On the other side of the ledger, however, there are a number of extenuating considerations that render the SO’s driving something less than a marked departure from a reasonable standard of care. As an officer in the execution of his duties at the time, the SO was exempt from the speed limitations pursuant to section 128(13)(b) of the Highway Traffic Act. While the provision does not confer carte blanche on police officers to speed as they wish, it does provide that allowance be made in the reasonableness assessment of an officer’s conduct in recognition of their unique law enforcement role. It is also apparent that the SO was not oblivious to public safety considerations as he made his way to the scene of the call for service – St. George Subway Station. In fact, while en route to his destination prior to the collision, the SO had operated his cruiser at reasonable speeds and in compliance with the traffic laws, which included coming to a stop at two stop signs and two red traffic lights before he safely cleared those intersections. He also had his cruiser’s emergency lights on for the duration of the trip (and his siren as he neared St. Clair Avenue on Avenue Road), affording surrounding motorists and pedestrians notice of his presence and speed on the roadway. Indeed, the footage captured by the cruiser’s ICCS depicts other vehicles, in both directions of travel, pulling over for the SO as he travelled south towards St. Clair Avenue. Lastly, while the SO’s speeds in the final stages of his route before the collision were high, they were not excessively high. That is to say, if the ‘gun call’ had become stale to an extent, it remained a priority call deserving of an expedited response given the potential presence of a firearm in a public setting. What a reasonable speed would have been in the circumstances is difficult to ascertain with precision,  but I am confident that it was something more than the 50 km/h speed limit and something less than the speed at which the SO travelled in the moments prior to the collision. I am even more confident that the difference between those two figures would not reflect a blatantly disproportionate response on the part of the officer to the situation at hand.

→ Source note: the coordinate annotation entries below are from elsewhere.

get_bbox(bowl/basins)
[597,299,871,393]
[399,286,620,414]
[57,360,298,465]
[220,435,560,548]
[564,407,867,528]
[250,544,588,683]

For the foregoing reasons, I am satisfied that the SO’s driving did not transgress the limits of care prescribed by the criminal law. Accordingly, there is no basis for proceeding with criminal charges in this case and the file is closed.
Date: April 8, 2022
Electronically approved by
Special Investigations Unit
- 1) The following records contain sensitive personal information and are not being released pursuant to section 34(2) of the Special Investigations Unit Act, 2019. The material portions of the records are summarized below. [Back to text]
- 2) The ICCS listed the name of a different officer in the police vehicle but only WO #3 was seen getting out of the police vehicle. [Back to text]
- 3) The findings of the SIU reconstructionist suggest the SO would have been able to safely react and come to a stop before the point of impact at a speed of about 70 km/h or less. [Back to text]
The signed English original report is authoritative, and any discrepancy between that report and the French and English online versions should be resolved in favour of the original English report.